WANGEL. Czego domyślałem się tylko, dziś stało się to dla mnie jasném. Uroczystość święcona przez dzień... Uważasz mnie za współwinnego. No tak. Wspomnień zniszczyć nie podobna, a przynajmniéj moich. Ja takim nie jestem.
ELLIDA. Wiem o tém. Wiem o tém bardzo dobrze.

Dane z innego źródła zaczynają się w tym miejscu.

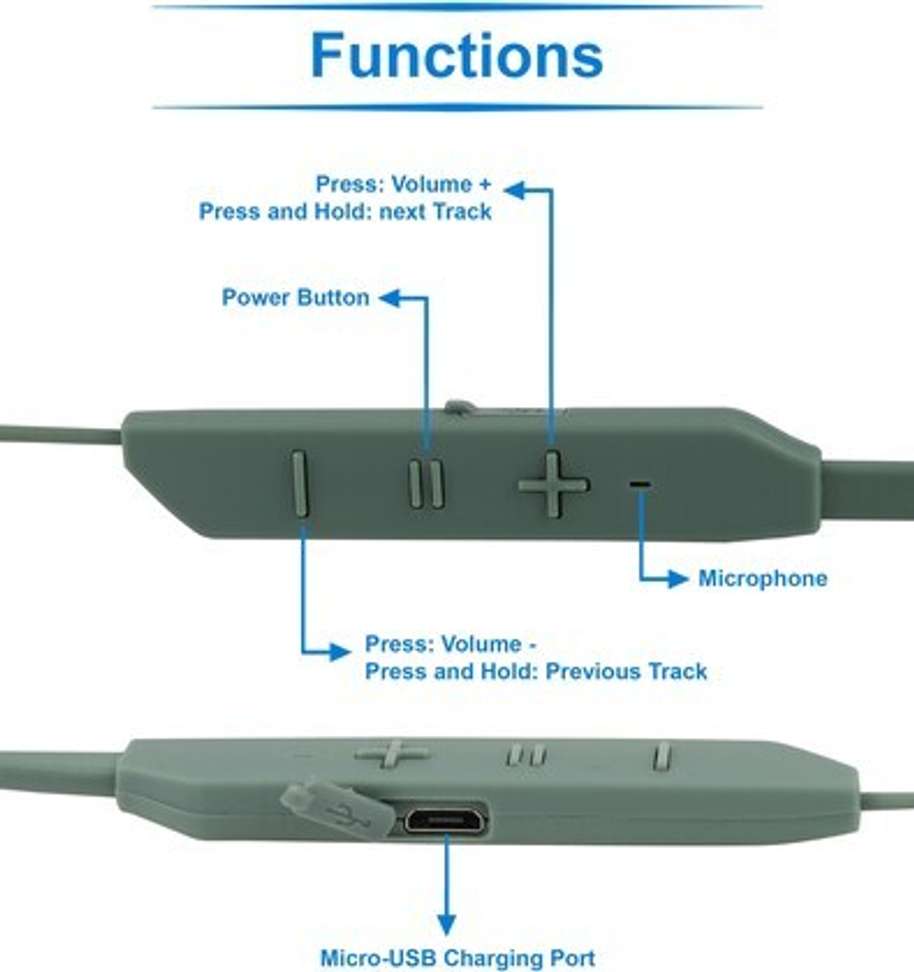 Functions

Press: Volume +
Press and Hold: next Track

Power Button

Microphone

Press: Volume -
Press and Hold: Previous Track

Micro-USB Charging Port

WANGEL. A jednak się mylisz. Masz takie uczucie, jak gdyby matka moich dzieci żyła jeszcze, jak gdyby przebywała między nami niewidzialna. Zdaje ci się, że moja dusza podzielona jest między tobą a nią i ta myśl cię oburza. Nasz stosunek wydaje ci się nieuczciwym i dlatego to nie możesz, nie chcesz dłużéj żyć ze mną, jak z mężem.
ELLIDA (podnosząc się). I ty dostrzegłeś to wszystko — w jednéj chwili?
WANGEL. Tak. Dziś to wszystko dostrzegłem, przejrzałem do gruntu.